DEARBORN — A group of local homeowners attended the Tuesday, March 26 City Council meeting here, sharing their long-running concerns that they’re being badly overtaxed on their homes and properties.
The group met earlier with Dearborn Mayor Jack O’Reilly to discuss strategies for alleviating the growing burden.
Together they delivered a letter to the mayor and City Council members, referencing the “unfair property taxes and assessments” and the “record high millage rates” that are quickly making Dearborn a less diverse and an “expensively” less attractive place to live in.
They also asked the city to address the “unfair high assessments of properties under construction, including new construction, additions and renovations.”
The group expressed concerns in the letter about “inconsistent discretionary subjectivity in assessments, especially in cases of larger homes.”
They also protested what they called “unfair assessments” and wanted to bring their grievances and the seriousness of this issue to the council members in an effort to address it head on.
“I received several complaints about tax assessments last year and again this year,” said City Council Pro Tem Mike Sareini. “There is no question that the Council in its authority needs to have a meeting with the assessor to find out his methodology and assessing commercial properties as well as remodeled or new build homes.”
“When you look at one commercial apartment building that was increased by $500,000 in value with absolutely no improvements to it from the previous year, it definitely will raise questions that we need answers to,” Sareini told The AANews.
Dr. Ali Berri, a longtime Dearborn resident, said that he wants to see the city flourish, as do the group’s other members.
He also said he believes that the city’s assessor should use his considerable discretionary powers to bring more people and business to Dearborn in order to increase its revenues, without overburdening the current residents with higher property taxes.
“We are not saying that we don’t want to pay taxes,” he said. “What we are saying is that we are being over-taxed.”
Dr. Marwan Shuayto told the Council members that he understands that millages are a factor in higher property taxes and that he also supported and voted for some of them. He added that he and many others believe their homes and commercial properties are over assessed, which is the key issue they brought before the Council.
Council President Susan Dabaja acknowledged the group’s concerns at the meeting, saying that while it’s not her area of expertise and not her job to tell assessors what to do, she does have fears that local homeowners both current and prospective may say “enough is enough.”

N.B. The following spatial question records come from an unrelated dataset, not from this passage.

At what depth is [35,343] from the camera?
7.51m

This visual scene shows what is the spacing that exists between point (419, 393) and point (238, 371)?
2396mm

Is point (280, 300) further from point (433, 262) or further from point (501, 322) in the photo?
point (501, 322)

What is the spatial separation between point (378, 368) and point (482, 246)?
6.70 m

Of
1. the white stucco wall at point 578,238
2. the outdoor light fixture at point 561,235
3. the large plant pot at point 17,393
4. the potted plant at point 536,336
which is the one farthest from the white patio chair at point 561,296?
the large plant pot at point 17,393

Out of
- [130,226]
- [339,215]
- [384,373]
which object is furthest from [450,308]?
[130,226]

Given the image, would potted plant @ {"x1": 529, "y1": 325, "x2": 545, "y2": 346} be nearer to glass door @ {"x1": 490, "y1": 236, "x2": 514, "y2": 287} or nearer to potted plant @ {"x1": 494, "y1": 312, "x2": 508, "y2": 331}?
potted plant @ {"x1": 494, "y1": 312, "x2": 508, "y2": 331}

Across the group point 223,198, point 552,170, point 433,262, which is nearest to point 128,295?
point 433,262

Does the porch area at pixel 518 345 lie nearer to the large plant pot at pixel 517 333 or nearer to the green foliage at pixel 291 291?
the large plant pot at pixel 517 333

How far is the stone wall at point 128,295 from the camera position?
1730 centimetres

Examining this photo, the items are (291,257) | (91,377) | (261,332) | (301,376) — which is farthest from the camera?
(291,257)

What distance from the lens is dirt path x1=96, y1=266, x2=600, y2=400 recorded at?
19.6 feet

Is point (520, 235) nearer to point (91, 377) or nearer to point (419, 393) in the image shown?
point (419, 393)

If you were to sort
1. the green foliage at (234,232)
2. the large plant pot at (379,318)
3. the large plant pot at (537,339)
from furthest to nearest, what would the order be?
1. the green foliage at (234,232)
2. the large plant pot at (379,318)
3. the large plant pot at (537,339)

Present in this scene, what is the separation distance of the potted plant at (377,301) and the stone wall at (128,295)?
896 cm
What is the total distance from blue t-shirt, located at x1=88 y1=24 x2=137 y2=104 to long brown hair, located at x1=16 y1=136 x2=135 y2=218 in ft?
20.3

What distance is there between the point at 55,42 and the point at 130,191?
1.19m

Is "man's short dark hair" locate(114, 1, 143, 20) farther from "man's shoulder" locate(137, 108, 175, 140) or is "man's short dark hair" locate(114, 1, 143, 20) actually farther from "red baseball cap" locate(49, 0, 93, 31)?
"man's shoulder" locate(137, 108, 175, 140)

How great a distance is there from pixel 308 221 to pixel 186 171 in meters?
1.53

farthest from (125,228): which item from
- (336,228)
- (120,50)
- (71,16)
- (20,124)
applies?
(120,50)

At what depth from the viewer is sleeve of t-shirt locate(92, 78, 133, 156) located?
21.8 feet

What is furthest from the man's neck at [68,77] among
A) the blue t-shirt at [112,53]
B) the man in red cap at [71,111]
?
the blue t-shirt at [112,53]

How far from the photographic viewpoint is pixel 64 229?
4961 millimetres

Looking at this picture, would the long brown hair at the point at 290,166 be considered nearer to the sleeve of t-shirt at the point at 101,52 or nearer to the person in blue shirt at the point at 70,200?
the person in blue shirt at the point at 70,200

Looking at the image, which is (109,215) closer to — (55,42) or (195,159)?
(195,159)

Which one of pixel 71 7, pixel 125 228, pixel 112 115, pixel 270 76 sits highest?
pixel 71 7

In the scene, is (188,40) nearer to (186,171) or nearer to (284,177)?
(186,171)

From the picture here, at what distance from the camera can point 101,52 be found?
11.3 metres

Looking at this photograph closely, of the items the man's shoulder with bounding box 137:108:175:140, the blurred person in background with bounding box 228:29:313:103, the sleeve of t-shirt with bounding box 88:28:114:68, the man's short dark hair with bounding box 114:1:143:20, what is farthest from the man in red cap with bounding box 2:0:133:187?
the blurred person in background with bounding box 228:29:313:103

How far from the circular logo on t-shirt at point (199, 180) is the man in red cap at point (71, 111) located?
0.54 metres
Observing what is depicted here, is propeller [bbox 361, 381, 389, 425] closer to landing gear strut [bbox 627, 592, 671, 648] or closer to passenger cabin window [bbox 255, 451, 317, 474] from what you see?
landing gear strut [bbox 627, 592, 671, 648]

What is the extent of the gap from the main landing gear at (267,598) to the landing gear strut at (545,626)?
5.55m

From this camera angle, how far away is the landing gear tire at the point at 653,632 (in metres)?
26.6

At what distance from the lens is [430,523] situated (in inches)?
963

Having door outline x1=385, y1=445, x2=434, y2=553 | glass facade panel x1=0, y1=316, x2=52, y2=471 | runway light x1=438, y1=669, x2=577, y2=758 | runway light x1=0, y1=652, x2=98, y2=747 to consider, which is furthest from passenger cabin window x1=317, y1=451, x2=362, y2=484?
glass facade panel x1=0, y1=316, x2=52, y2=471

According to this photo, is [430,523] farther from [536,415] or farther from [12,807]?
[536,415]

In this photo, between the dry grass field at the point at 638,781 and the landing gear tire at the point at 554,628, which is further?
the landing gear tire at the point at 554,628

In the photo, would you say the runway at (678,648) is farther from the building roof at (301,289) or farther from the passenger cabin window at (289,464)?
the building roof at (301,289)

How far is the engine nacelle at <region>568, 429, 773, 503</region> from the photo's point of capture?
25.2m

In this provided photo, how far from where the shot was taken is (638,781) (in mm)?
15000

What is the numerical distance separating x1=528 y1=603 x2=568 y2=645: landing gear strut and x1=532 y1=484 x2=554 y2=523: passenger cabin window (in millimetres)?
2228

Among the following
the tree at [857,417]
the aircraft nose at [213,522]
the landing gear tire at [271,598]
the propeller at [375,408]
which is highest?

Kal Ibrahim, a member of the group, said at the meeting that he is paying more than $5,000 per month for property taxes, which is more than $60,000 per year. His house was assessed at $1.9 million and he wondered how the assessment was reached. He said that the cost to build his house was not even close to that figure.
“This is unheard of, we are fed up and we are all desperate,” he said. “All we want is a fair assessment.”
Dabaja said she’s afraid the problem is becoming too debilitating to ignore for many homeowners.
“One of the fears I have is something you articulated,” she said. “People are buying now, building now, but when we tax and tax and tax are we going to reach a bubble where people are to say, ‘we’re done?’”
Further meetings with city officials are expected to take place, and the group may take its concerns to the state, although it would prefer to handle them with the city because of their belief that the taxes should be significantly lowered by the city.
The group also announced that a 12-member committee has been created to represent city residents with similar issues. The committee is working on an action plan and will have more information available at a later time.